■ TASK TO CARRY OUT
Could you print exactly the lines of the listing below, starting at the line that has "genus: Odocoileus" and ending at the line that has "category: gazellegrants", and only those lines?

:: EXTRACTED INFORMATION

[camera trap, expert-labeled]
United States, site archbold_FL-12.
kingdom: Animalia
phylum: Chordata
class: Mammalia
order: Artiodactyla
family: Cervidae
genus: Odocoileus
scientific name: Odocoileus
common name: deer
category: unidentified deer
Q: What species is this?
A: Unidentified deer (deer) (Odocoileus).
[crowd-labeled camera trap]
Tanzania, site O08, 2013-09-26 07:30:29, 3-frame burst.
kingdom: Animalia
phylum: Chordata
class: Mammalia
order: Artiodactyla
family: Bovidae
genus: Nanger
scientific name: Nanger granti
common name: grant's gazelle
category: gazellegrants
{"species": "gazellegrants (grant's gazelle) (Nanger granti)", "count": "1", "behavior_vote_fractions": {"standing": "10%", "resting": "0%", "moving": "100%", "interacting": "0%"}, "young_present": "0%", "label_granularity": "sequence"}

::::
:: EXTRACTED INFORMATION

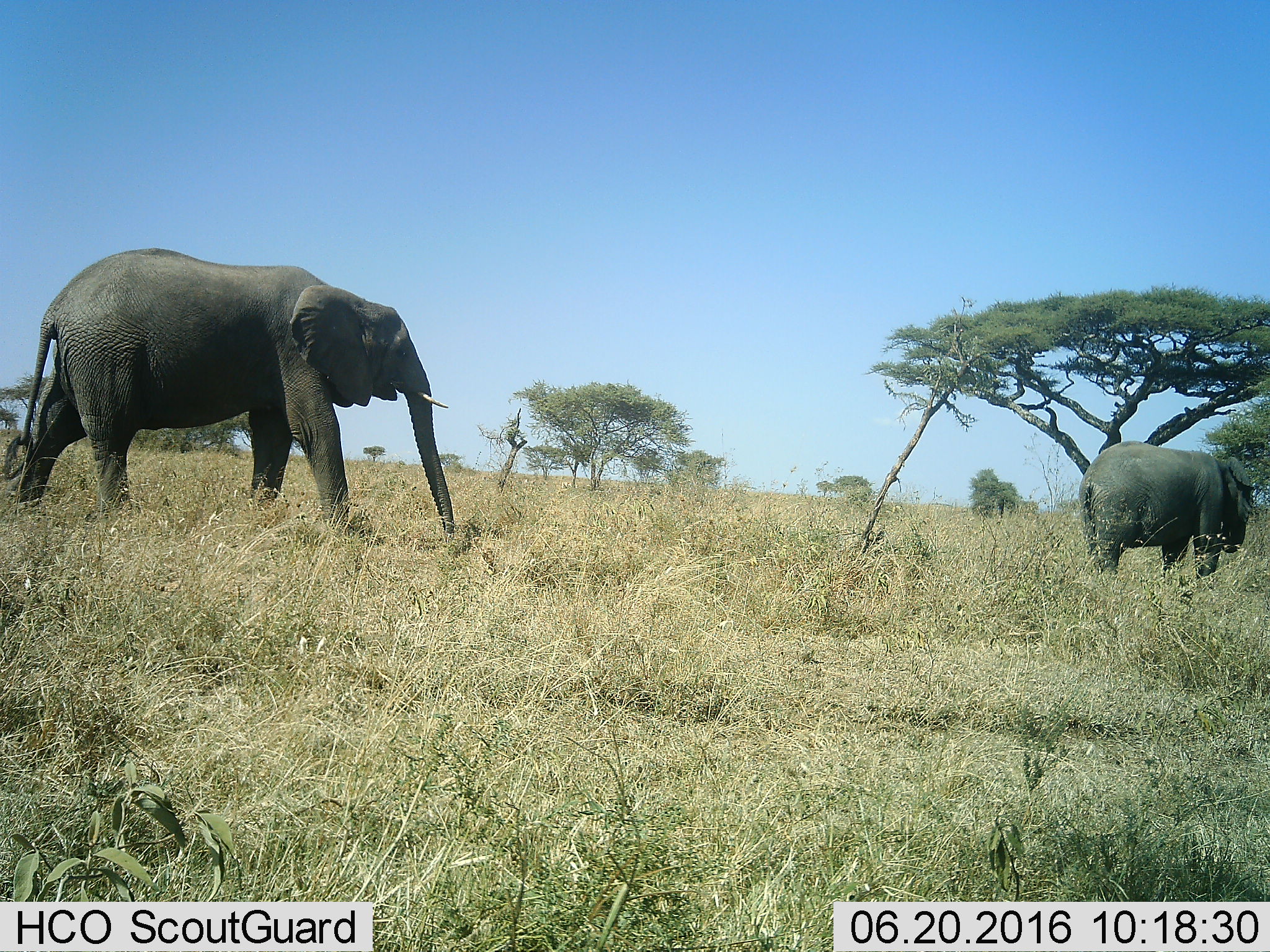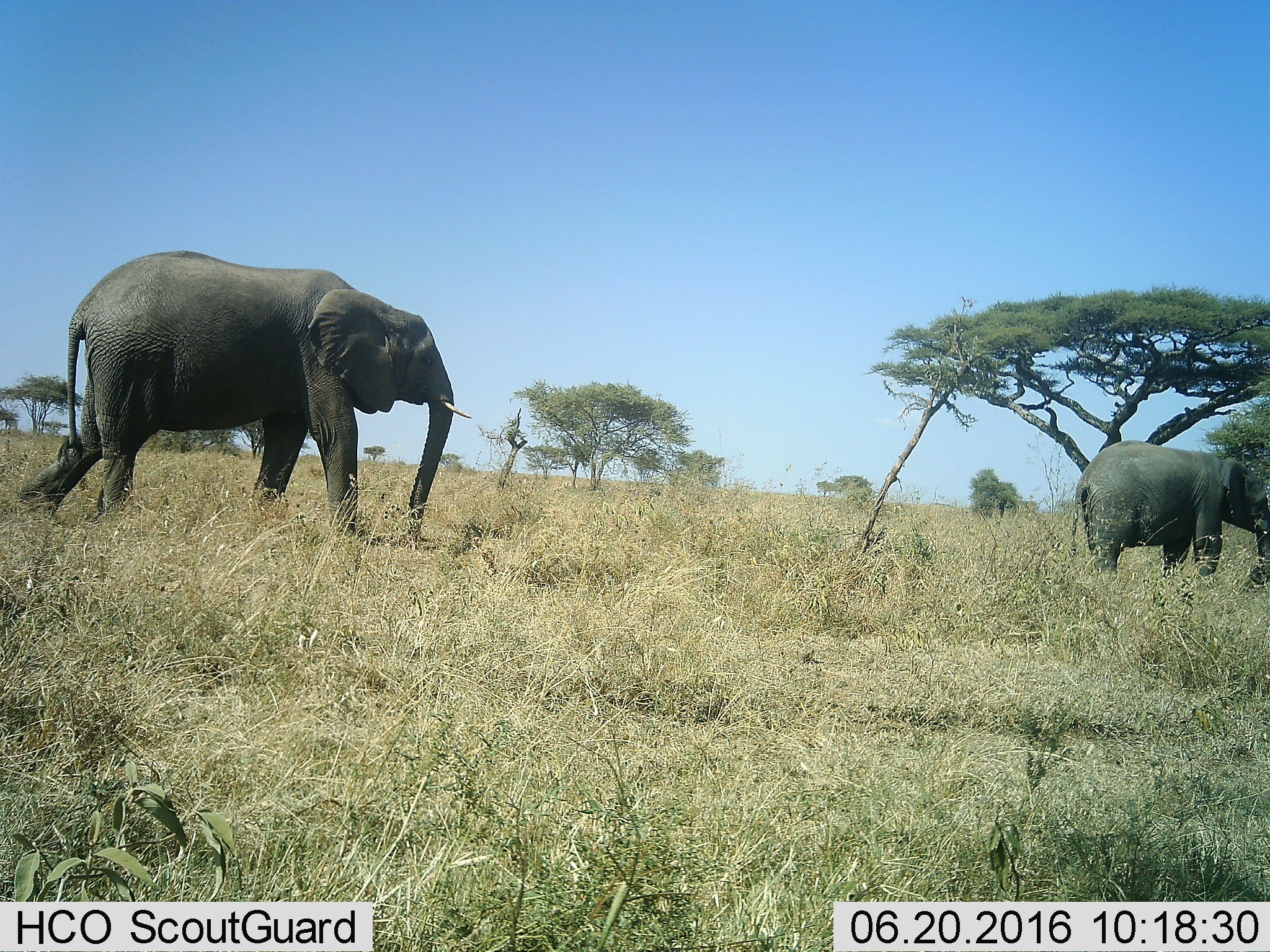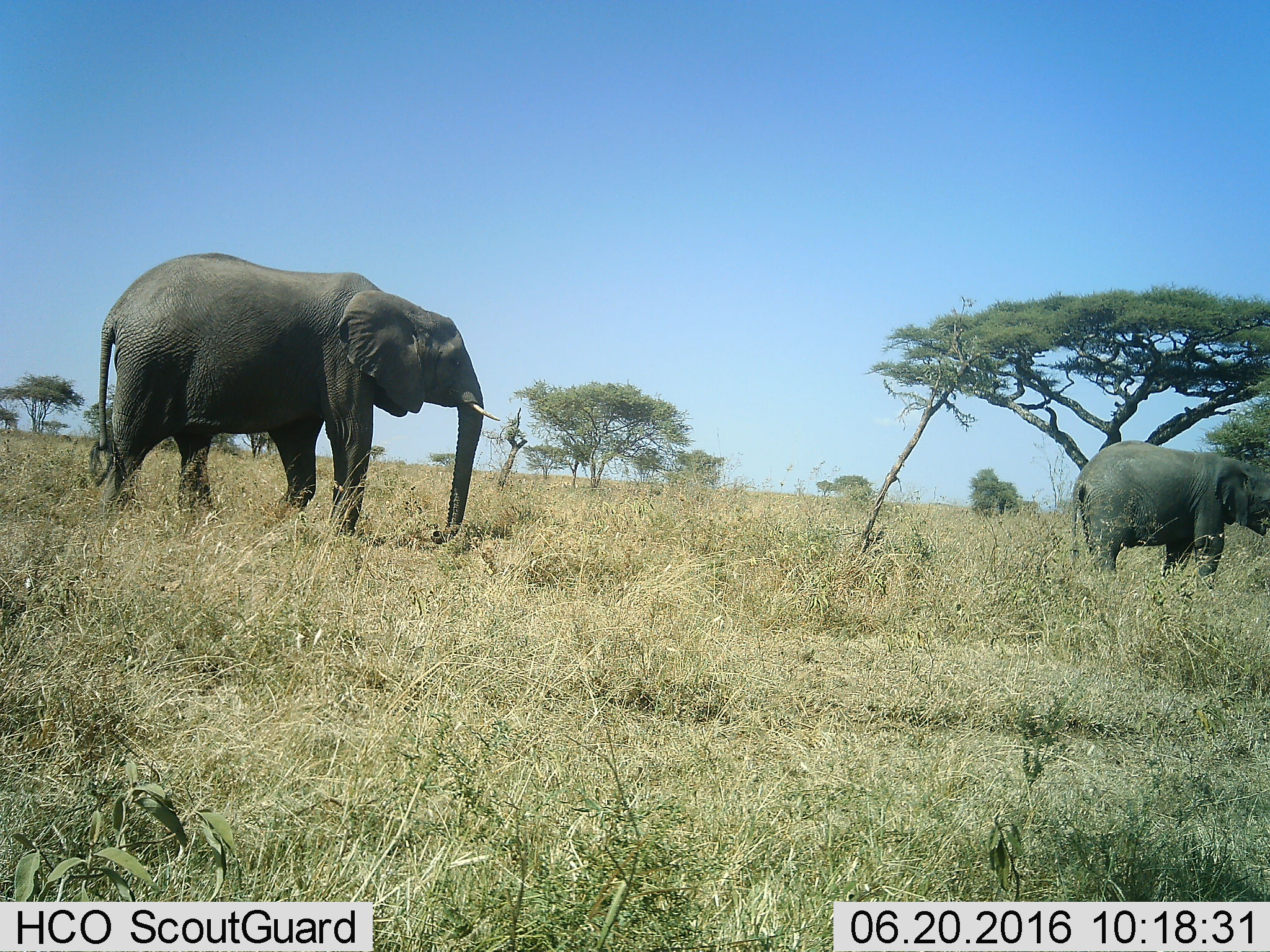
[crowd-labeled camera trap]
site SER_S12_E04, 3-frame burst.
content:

::::

■ SOLUTION TO THIS PROBLEM
genus: Odocoileus
scientific name: Odocoileus
common name: deer
category: unidentified deer
Q: What species is this?
A: Unidentified deer (deer) (Odocoileus).
[crowd-labeled camera trap]
Tanzania, site O08, 2013-09-26 07:30:29, 3-frame burst.
kingdom: Animalia
phylum: Chordata
class: Mammalia
order: Artiodactyla
family: Bovidae
genus: Nanger
scientific name: Nanger granti
common name: grant's gazelle
category: gazellegrants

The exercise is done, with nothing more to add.